Finbond’s NPAT for the year ending February 2016 increases 12.6% to R57.3 million.
Finbond increases its branch network to 550 branches of which 379 are in South Africa and 171 in North
America.
Riskowitz increases its shareholding in Finbond to 36% with Dr van Aardt (Kings Reign) holding 24% and
Net 1 Finance 26%. Finbond’s three major shareholders remain committed to Finbond’s strategic growth
plans and objectives.
Finbond now employs 1 803 employees and operates in 16 states in the United States of America,
Canada and South Africa.
Finbond’s NPAT for the year ending February 2017 increases 142.3% to R138.7 million.
Finbond expands its branch network to 672 branches internationally, of which 415 are located in South
Africa and 257 are located in North America.
Total employees amount to 2 083. Finbond remains focused on its core competency which is short term
unsecured loans.
Finbond’s Headline Earnings for the year ended 28 February 2018 increase by 81.2% and Finbond’s
NPAT for the year ended February 2017 increases 68% to R234.2 million.
In October 2018, London based Lafferty Group awards Finbond Mutual Bank with a 4-star quality rating
as a high quality bank in the Lafferty Banking 500 global benchmarking study. Finbond is the second
highest ranked bank in South Africa and one of the leading banks globally, ranking 11th in the world.

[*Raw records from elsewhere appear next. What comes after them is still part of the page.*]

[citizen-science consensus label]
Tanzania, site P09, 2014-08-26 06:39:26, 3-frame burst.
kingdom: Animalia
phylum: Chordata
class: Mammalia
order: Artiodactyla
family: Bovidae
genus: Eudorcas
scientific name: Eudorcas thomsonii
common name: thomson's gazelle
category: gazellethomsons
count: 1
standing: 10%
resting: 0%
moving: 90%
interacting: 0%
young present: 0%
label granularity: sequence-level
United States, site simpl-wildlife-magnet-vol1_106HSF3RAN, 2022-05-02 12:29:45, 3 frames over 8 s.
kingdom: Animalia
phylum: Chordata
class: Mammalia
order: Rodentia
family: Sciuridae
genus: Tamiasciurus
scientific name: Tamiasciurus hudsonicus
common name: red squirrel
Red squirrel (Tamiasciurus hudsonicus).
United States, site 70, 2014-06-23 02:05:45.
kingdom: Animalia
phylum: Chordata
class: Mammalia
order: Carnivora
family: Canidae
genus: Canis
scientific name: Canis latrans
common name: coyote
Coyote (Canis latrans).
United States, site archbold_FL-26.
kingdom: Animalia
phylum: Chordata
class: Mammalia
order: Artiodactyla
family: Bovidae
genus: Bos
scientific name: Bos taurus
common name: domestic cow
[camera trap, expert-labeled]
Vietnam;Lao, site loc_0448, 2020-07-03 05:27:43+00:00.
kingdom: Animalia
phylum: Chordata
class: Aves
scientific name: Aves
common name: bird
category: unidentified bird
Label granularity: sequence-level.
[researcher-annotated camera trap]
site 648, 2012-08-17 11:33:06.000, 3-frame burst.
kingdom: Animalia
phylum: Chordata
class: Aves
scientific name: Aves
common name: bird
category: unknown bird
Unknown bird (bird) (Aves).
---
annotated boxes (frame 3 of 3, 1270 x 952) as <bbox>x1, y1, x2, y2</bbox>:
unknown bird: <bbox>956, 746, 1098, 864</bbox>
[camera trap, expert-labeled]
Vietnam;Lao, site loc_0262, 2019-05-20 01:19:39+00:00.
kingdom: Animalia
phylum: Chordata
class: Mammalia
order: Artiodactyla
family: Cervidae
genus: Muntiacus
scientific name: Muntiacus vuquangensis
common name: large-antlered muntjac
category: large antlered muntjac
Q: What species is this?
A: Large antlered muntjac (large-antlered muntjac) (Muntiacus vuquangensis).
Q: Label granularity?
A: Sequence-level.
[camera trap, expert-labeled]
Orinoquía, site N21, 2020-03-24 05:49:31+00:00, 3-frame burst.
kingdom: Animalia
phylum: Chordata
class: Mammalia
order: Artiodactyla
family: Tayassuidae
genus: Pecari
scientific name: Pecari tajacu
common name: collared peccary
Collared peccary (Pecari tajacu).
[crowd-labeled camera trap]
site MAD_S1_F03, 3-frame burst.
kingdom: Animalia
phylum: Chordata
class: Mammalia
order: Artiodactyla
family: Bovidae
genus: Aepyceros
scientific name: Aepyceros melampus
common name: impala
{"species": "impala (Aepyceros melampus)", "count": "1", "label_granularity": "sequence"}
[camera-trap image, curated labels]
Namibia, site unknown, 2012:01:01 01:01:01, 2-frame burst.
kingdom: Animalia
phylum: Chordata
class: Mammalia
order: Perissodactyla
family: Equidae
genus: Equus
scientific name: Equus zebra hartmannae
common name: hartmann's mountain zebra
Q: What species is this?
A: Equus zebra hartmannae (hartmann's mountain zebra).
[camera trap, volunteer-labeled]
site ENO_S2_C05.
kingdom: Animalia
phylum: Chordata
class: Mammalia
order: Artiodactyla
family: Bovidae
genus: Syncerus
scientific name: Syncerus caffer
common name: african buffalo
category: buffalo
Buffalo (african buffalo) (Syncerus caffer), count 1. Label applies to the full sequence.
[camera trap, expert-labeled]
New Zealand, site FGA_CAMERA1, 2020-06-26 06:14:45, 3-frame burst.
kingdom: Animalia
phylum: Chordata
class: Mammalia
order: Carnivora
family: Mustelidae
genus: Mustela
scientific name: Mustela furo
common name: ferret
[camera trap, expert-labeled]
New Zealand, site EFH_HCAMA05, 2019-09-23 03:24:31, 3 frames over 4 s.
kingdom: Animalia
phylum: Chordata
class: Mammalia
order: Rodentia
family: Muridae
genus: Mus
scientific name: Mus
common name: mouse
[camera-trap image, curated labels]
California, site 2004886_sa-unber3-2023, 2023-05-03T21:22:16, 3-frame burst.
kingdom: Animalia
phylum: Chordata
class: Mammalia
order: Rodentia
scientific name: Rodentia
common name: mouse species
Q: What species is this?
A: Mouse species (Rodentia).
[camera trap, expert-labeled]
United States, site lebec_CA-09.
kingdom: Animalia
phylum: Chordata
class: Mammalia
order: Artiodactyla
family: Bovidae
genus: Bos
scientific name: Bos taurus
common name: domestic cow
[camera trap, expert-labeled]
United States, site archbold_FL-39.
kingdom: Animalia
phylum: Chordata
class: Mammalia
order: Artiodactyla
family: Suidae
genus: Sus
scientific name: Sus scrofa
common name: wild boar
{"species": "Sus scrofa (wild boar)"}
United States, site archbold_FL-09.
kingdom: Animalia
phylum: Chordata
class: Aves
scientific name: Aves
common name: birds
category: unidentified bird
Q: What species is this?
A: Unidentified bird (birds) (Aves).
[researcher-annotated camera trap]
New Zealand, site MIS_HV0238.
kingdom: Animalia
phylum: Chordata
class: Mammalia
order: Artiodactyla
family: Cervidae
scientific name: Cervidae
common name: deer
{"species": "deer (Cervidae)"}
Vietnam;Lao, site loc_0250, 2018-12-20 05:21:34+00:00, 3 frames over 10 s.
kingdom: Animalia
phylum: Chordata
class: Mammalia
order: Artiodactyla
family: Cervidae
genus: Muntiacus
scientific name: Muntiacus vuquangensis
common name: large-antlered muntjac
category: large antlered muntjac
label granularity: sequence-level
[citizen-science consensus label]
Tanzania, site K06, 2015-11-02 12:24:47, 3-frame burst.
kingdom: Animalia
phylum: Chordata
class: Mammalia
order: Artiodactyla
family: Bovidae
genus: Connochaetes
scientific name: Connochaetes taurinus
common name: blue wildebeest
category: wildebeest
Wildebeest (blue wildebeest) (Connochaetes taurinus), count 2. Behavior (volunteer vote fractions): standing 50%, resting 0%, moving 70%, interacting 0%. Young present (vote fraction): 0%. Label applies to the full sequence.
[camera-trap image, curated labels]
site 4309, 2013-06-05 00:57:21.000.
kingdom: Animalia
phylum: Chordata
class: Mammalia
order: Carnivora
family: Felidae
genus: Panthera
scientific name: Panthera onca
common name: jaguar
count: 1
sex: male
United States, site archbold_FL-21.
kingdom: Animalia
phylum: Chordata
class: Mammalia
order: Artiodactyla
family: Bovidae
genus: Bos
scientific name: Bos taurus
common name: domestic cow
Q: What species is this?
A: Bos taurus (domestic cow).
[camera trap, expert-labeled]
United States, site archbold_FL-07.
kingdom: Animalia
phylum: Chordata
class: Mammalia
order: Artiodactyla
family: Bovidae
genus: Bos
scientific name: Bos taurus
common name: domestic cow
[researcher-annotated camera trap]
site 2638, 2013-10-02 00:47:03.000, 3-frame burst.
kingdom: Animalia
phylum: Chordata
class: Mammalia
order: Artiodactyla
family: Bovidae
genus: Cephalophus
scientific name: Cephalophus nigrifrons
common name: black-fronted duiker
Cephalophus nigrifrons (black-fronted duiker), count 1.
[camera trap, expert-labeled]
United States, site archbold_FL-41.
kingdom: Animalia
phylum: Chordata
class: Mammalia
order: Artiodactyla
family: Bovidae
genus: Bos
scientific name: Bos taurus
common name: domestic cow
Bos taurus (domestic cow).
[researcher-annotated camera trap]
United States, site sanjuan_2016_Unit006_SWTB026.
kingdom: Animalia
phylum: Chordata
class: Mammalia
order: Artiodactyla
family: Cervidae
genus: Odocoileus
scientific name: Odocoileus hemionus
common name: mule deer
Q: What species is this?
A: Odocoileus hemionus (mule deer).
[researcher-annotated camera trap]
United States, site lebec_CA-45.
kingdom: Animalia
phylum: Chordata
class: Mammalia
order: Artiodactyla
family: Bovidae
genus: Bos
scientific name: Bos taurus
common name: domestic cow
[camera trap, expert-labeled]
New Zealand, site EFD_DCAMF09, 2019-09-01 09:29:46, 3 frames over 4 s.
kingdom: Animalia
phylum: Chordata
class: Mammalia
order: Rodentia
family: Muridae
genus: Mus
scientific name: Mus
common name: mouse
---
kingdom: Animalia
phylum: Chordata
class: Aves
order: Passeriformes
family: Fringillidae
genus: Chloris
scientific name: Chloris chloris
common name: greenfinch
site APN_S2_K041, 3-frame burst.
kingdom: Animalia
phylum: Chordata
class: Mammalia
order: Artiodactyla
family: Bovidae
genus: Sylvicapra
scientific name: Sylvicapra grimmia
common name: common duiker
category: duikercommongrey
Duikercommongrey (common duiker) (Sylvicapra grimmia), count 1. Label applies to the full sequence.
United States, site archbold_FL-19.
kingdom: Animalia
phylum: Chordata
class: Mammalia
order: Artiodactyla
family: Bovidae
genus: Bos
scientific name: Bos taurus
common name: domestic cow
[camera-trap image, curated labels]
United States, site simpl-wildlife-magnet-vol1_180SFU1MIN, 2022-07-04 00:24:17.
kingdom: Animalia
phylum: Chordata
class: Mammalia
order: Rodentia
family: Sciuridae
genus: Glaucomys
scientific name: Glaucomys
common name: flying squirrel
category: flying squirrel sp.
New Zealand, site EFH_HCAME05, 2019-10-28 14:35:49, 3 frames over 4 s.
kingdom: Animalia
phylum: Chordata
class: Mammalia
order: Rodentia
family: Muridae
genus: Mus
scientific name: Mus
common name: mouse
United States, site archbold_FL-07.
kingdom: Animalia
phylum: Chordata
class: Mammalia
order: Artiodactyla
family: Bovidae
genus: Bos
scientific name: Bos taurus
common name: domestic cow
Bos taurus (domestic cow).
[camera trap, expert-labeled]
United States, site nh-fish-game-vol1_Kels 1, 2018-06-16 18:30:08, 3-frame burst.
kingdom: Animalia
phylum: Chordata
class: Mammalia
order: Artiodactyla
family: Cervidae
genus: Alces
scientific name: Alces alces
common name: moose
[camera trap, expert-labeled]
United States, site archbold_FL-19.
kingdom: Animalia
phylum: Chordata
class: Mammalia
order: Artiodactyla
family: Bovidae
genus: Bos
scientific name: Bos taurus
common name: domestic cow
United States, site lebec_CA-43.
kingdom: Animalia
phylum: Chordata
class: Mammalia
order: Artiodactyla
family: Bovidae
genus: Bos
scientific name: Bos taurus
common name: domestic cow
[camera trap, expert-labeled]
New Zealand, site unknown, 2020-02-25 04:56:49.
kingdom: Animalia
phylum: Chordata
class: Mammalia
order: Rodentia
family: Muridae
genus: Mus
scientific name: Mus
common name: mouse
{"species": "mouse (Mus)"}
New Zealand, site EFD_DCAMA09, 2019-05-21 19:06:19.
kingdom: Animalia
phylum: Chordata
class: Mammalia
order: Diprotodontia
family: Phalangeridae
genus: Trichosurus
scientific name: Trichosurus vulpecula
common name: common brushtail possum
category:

Finbond expands its branch network to 694 branches, of which 435 are located in South Africa and 259
are located in North America.
Total employees amount to 2,153. Total assets increased to R3.30 billion and revenue increased to
R2.58 billion. Cash received from customers amounted to R7.19 billion. 64% of revenue is generated in
US$.
Finbond increases total assets to R4.67 billion and value of loans advanced to R5.92 billion.
Operating profit before tax increases by 78.0% to R260.0 million and earnings before interest, taxation,
depreciation and amortisation (EBITDA) increases by 78.8% to R722.3 million.
Despite the significant challenges presented by the COVID-19 lockdowns, Finbond increases Cash, Cash
Equivalents and Liquid Assets to R1.60 billion.
Total assets end the year at R4.37 billion and loans advanced throughout the year at R3.99 billion.
Finbond’s results continue to be influenced by the COVID-19 pandemic and the impact of regulatory
changes in Illinois in March 2021.
Recovery however continues slowly as the value of loans advanced increases by 25.9% to R5.02 billion.
Gross consumer loans and advances increase by 30.4% to R1.13 billion and total assets end the year at
R4.62 billion.
Finbond’s South African operations returns to profitability and the group makes good progress in its
recovery from COVID-19 and the regulatory changes in Illinois as gross loans and advances increase by
25.6% and interest income increases by 25.4%.
Finbond ends the year in a healthy liquidity position with cash, cash equivalents and liquid assets of
R1.16 billion and total assets of R4.96 billion.